SET PROBLEM 1:
Using the code diff below, explain why the allocation is taken out of unfragmented memory in the second changed section.

PASSAGE GIVEN:
8370521: GenShen: Various code cleanup related to promotion

Reviewed-by: fandreuzzi, kdnilsen, ysr

src/hotspot/share/gc/shenandoah/heuristics/shenandoahOldHeuristics.cpp

@@ -141,7 +141,7 @@ bool ShenandoahOldHeuristics::prime_collection_set(ShenandoahCollectionSet* coll
     // If region r is evacuated to fragmented memory (to free memory within a partially used region), then we need
     // to decrease the capacity of the fragmented memory by the scaled loss.
 
-    size_t live_data_for_evacuation = r->get_live_data_bytes();
+    const size_t live_data_for_evacuation = r->get_live_data_bytes();
     size_t lost_available = r->free();
 
     if ((lost_available > 0) && (excess_fragmented_available > 0)) {
@@ -169,7 +169,9 @@ bool ShenandoahOldHeuristics::prime_collection_set(ShenandoahCollectionSet* coll
       // We were not able to account for the lost free memory within fragmented memory, so we need to take this
       // allocation out of unfragmented memory.  Unfragmented memory does not need to account for loss of free.

SET PROBLEM 2:
Gather every line of the listing below that contains the string "rule".

DATA:
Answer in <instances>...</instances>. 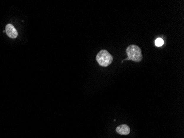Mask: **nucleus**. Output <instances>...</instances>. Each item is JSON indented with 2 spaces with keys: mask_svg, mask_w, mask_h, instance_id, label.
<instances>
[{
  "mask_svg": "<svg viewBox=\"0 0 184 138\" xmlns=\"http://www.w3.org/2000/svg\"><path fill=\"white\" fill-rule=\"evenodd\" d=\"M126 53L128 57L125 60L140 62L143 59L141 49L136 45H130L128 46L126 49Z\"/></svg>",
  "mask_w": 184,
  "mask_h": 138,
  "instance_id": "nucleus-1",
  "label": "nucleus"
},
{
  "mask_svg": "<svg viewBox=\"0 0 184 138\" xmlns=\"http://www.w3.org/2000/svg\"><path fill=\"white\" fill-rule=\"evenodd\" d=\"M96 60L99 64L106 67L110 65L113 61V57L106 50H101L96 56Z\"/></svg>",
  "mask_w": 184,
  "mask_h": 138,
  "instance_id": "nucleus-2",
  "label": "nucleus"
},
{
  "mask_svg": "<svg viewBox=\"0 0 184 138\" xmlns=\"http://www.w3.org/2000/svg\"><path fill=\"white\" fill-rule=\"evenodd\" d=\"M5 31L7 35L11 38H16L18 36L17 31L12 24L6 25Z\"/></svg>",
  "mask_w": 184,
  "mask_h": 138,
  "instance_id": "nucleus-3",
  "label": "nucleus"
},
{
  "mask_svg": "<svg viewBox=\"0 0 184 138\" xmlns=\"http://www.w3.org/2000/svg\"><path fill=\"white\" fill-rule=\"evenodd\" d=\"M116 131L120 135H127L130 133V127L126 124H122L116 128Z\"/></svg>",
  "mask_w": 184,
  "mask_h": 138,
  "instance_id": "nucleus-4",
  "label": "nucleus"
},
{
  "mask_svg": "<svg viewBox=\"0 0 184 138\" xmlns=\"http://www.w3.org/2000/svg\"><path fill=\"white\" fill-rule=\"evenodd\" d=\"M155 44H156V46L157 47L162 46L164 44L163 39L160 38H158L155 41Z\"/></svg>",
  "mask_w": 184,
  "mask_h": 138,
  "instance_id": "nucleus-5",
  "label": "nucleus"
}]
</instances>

PROBLEM SOLUTION 1:
The allocation is taken out of unfragmented memory because the lost free memory could not be accounted for within fragmented memory. Unfragmented memory does not need to account for loss of free.

PROBLEM SOLUTION 2:
  "mask_svg": "<svg viewBox=\"0 0 184 138\" xmlns=\"http://www.w3.org/2000/svg\"><path fill=\"white\" fill-rule=\"evenodd\" d=\"M126 53L128 57L125 60L140 62L143 59L141 49L136 45H130L128 46L126 49Z\"/></svg>",
  "mask_svg": "<svg viewBox=\"0 0 184 138\" xmlns=\"http://www.w3.org/2000/svg\"><path fill=\"white\" fill-rule=\"evenodd\" d=\"M96 60L99 64L106 67L110 65L113 61V57L106 50H101L96 56Z\"/></svg>",
  "mask_svg": "<svg viewBox=\"0 0 184 138\" xmlns=\"http://www.w3.org/2000/svg\"><path fill=\"white\" fill-rule=\"evenodd\" d=\"M5 31L7 35L11 38H16L18 36L17 31L12 24L6 25Z\"/></svg>",
  "mask_svg": "<svg viewBox=\"0 0 184 138\" xmlns=\"http://www.w3.org/2000/svg\"><path fill=\"white\" fill-rule=\"evenodd\" d=\"M116 131L120 135H127L130 133V127L126 124H122L116 128Z\"/></svg>",
  "mask_svg": "<svg viewBox=\"0 0 184 138\" xmlns=\"http://www.w3.org/2000/svg\"><path fill=\"white\" fill-rule=\"evenodd\" d=\"M155 44H156V46L157 47L162 46L164 44L163 39L160 38H158L155 41Z\"/></svg>",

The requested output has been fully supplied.